### WORK INSTRUCTIONS
Nothing but the lines from the one with "scientific name: Arvicolinae" through the last line of the data should be restated, each word for word.

### INFORMATION GIVEN
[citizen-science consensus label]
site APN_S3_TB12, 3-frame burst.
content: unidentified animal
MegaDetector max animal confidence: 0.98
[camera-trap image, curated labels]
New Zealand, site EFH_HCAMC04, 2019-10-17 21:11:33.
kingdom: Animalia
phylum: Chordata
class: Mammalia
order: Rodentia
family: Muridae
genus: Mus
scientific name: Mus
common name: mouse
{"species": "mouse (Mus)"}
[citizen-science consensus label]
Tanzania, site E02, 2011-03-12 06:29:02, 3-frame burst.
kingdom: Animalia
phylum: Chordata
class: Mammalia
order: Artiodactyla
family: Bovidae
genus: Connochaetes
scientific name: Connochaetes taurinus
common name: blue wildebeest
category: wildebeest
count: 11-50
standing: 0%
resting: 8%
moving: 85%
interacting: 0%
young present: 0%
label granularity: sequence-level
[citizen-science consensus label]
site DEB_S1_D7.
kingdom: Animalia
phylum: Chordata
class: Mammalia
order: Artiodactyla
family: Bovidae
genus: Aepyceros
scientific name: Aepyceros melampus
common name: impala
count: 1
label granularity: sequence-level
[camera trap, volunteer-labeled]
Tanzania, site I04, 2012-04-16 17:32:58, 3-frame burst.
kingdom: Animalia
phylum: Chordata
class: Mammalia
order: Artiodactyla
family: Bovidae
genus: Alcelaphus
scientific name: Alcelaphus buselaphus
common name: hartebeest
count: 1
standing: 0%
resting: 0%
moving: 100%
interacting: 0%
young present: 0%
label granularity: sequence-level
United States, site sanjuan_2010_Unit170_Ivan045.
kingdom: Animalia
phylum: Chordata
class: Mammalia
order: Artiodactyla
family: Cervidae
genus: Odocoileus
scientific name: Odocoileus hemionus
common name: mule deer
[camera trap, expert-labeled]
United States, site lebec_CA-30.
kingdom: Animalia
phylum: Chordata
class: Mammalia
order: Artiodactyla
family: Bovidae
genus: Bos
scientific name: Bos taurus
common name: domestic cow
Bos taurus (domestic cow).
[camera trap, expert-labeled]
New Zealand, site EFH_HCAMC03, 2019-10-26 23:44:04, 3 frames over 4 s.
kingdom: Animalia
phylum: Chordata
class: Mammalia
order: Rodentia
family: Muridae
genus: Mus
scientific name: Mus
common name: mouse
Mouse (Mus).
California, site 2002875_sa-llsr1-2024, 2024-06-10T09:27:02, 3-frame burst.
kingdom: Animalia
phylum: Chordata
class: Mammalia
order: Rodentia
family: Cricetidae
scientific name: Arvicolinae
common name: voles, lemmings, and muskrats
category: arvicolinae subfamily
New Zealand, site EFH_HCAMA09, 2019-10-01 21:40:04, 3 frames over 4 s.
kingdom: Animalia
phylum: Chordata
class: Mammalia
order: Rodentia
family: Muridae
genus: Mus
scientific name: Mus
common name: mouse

### EXPECTED ANSWER
scientific name: Arvicolinae
common name: voles, lemmings, and muskrats
category: arvicolinae subfamily
New Zealand, site EFH_HCAMA09, 2019-10-01 21:40:04, 3 frames over 4 s.
kingdom: Animalia
phylum: Chordata
class: Mammalia
order: Rodentia
family: Muridae
genus: Mus
scientific name: Mus
common name: mouse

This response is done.